If you've been living in a cave the last few months (and that's not unusual) you've probably revisited Pikotaro and his ubiquitous "Pen Pineapple Pen" (PPAP) song and even video, because YouTube is suddenly everyone's near-bestie (unless you have access to Netflix, in which case it's probably Joe Exotic). Pikotaro's 45-second tune from 2016 is infectious, it can't be denied, and the wordplay is nearly addictive and easily adapted into other possibilities. (The "long" version clocks in at just over two-and-a-half minutes.) Pikotaro himself is riding a wave of popularity that's hardly an overnight success.

He was born Kazuhito Kosaka in 1973 in Aomori, Japan, a country where he's known by a couple of stage names, including Daimaou Kosaka, which roughly translates as "Demon King," and the aforementioned Pikotaro. He's a recording artist and TV personality who — shades of the late Andy Kaufman — insists that Pikotaro is a separate person whom Kosaka promotes.

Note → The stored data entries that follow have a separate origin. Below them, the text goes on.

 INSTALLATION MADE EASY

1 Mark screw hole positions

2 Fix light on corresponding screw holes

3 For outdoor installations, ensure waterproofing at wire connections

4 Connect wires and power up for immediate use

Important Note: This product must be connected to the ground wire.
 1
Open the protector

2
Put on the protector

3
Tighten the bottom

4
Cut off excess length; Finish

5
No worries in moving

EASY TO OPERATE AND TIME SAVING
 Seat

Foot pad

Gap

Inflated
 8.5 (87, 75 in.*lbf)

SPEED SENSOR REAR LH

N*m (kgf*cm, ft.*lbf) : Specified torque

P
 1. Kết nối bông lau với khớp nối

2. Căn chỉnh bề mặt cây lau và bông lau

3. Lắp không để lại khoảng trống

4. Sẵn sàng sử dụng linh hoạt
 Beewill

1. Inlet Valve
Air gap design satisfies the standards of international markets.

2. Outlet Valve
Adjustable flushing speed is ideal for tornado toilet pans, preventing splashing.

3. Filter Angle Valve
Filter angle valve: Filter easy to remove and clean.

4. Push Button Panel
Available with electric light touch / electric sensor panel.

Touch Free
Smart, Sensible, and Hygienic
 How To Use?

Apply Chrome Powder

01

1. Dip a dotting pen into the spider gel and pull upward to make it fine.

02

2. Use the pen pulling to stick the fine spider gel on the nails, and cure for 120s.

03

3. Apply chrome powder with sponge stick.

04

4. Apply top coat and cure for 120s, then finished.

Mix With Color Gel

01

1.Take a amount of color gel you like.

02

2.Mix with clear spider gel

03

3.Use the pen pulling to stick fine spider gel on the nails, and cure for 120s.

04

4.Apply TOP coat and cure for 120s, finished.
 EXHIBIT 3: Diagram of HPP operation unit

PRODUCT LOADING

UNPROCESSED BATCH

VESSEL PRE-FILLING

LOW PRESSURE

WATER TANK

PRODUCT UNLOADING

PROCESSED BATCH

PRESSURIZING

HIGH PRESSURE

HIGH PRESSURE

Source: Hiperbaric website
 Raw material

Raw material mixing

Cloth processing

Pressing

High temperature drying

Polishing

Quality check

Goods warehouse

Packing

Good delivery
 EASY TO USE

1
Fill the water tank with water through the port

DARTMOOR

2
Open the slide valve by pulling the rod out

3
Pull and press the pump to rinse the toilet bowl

Music hath charms to soothe a newborn baby

According to The Guardian, he was part of the featured entertainment for the state reception thrown for President Donald Trump during the President's 2017 trip to Asia. Pikotaro had a meet-and-greet with President Trump, who did not tweet about the encounter. That was okay, because Pikotaro did. Repeatedly.

It's not as though he takes his fame lightly. The Japan Times reports that Pikotaro/Kosaka has released a new song that encourages people to wash hands thoroughly to help counteract the coronavirus pandemic. Lyrics to "PPAP 2020" include: "I have a hand, I have a soap. Uh! Wash! Wash! Wash! Wash!" To perhaps no one's surprise, the words are repeated, well, repeatedly.

He married model Hitomi Yasueda in 2017. They have a daughter. Parents everywhere can relate to another use of "PPAP": AsiaOne tells us that Pikotaro used the song to calm his fussy newborn baby girl. Yet another argument in favor of arts education.